Mutation-Based Fuzzing¶

Most randomly generated inputs are syntactically invalid and thus are quickly rejected by the processing program. To exercise functionality beyond input processing, we must increase chances to obtain valid inputs. One such way is so-called mutational fuzzing – that is, introducing small changes to existing inputs that may still keep the input valid, yet exercise new behavior. We show how to create such mutations, and how to guide them towards yet uncovered code, applying central concepts from the popular AFL fuzzer.
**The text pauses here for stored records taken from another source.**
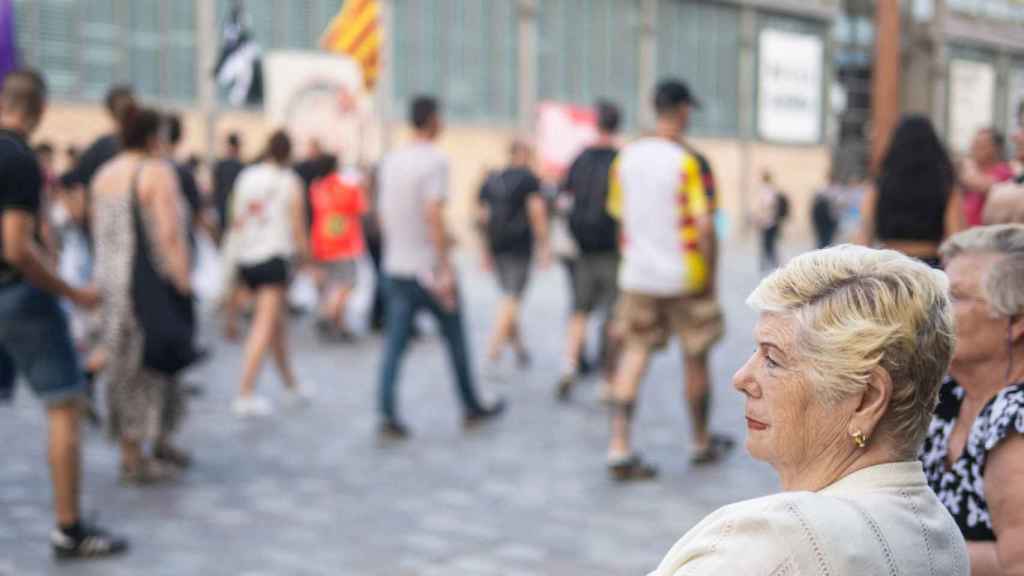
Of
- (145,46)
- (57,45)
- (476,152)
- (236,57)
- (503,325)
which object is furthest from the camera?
(476,152)

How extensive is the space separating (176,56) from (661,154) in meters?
20.9

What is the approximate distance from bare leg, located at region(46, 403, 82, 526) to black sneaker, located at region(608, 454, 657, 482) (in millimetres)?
2507

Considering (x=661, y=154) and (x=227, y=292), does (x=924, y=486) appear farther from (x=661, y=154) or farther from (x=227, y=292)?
(x=227, y=292)

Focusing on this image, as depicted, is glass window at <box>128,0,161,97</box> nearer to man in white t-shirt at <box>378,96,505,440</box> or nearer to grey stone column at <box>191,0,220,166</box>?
grey stone column at <box>191,0,220,166</box>

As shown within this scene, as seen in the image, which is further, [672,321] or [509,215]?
[509,215]

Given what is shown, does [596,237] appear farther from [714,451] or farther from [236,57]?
[236,57]

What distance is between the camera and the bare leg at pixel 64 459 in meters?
5.04

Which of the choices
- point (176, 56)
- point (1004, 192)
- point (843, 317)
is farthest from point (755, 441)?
point (176, 56)

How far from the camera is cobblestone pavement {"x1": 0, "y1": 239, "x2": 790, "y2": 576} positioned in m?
5.08

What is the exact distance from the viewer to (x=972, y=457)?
8.70 feet

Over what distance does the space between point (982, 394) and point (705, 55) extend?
117 ft

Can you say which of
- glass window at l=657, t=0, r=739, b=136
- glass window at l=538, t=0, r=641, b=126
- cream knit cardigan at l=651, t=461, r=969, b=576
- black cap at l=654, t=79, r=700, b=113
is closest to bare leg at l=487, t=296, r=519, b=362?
black cap at l=654, t=79, r=700, b=113

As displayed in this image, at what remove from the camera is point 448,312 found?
25.1 ft

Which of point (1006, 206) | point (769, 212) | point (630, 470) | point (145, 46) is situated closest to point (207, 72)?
point (145, 46)
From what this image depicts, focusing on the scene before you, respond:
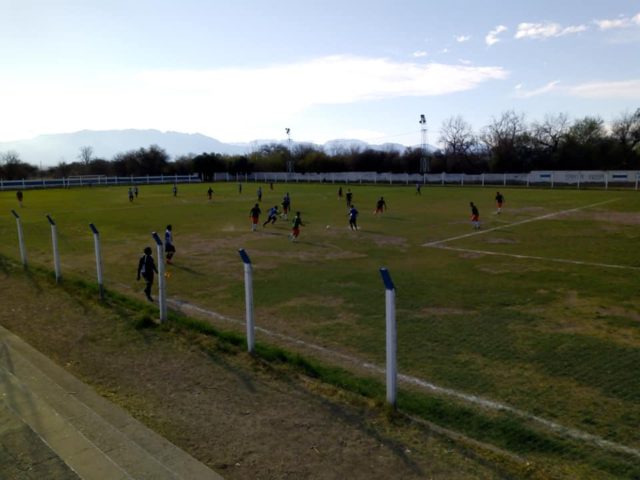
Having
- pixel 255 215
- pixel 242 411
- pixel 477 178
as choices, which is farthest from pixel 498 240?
pixel 477 178

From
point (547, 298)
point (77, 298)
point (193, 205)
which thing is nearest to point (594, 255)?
point (547, 298)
from bookutils import YouTubeVideo
YouTubeVideo('5ROhc_42jQU')

Prerequisites

You should know how basic fuzzing works; for instance, from the "Fuzzing" chapter.
You should understand the basics of obtaining coverage.

Synopsis¶

To use the code provided in this chapter, write

>>> from fuzzingbook.MutationFuzzer import <identifier>

and then make use of the following features.

This chapter introduces a MutationFuzzer class that takes a list of seed inputs which are then mutated:

>>> seed_input = "http://www.google.com/search?q=fuzzing"
>>> mutation_fuzzer = MutationFuzzer(seed=[seed_input])
>>> [mutation_fuzzer.fuzz() for i in range(10)]
['http://www.google.com/search?q=fuzzing',
 ']hTtp://ww,google\x1ecom/searc?q=fuzzig',
 'hppY://www.google.cm/seacH?q=fduzzing',
 'http:&//www.goole.com/sear#h?q=fuzz(ingw',
 'http://vww.googlje.om/{earch?q5fuzzing',
 'http://www.google.com/seach?q=uzzing',
 'hv,tp*//www.ggogle.com/seagrch/q=fuzzing',
 "h(tpy:/wGw.goo'l%.com/searc?q=fuz~ing",
 'hp://www.gooelecom/)search?q=fuz?zing?',
 "httpv//www.goo6gl.#om'search?q=Puzzin"]

The MutationCoverageFuzzer maintains a population of inputs, which are then evolved in order to maximize coverage.

>>> mutation_fuzzer = MutationCoverageFuzzer(seed=[seed_input])
>>> mutation_fuzzer.runs(http_runner, trials=10000)
>>> mutation_fuzzer.population[:5]
['http://www.google.com/search?q=fuzzing',
 'http://www.google.com</searc?q=fzzinw',
 'http://twww.google.com/searc`pnu<zzing',
 'http://Btwnww.gIoog|e.cnsearc`pn<zzing',
 'http://www\x0egoogle.com</sea#r#?q=_fdz0zinw']

Fuzzing with Mutations¶

On November 2013, the first version of American Fuzzy Lop (AFL) was released. Since then, AFL has become one of the most successful fuzzing tools and comes in many flavors, e.g., AFLFast, AFLGo, and AFLSmart (which are discussed in this book). AFL has made fuzzing a popular choice for automated vulnerability detection. It was the first to demonstrate that vulnerabilities can be detected automatically at a large scale in many security-critical, real-world applications.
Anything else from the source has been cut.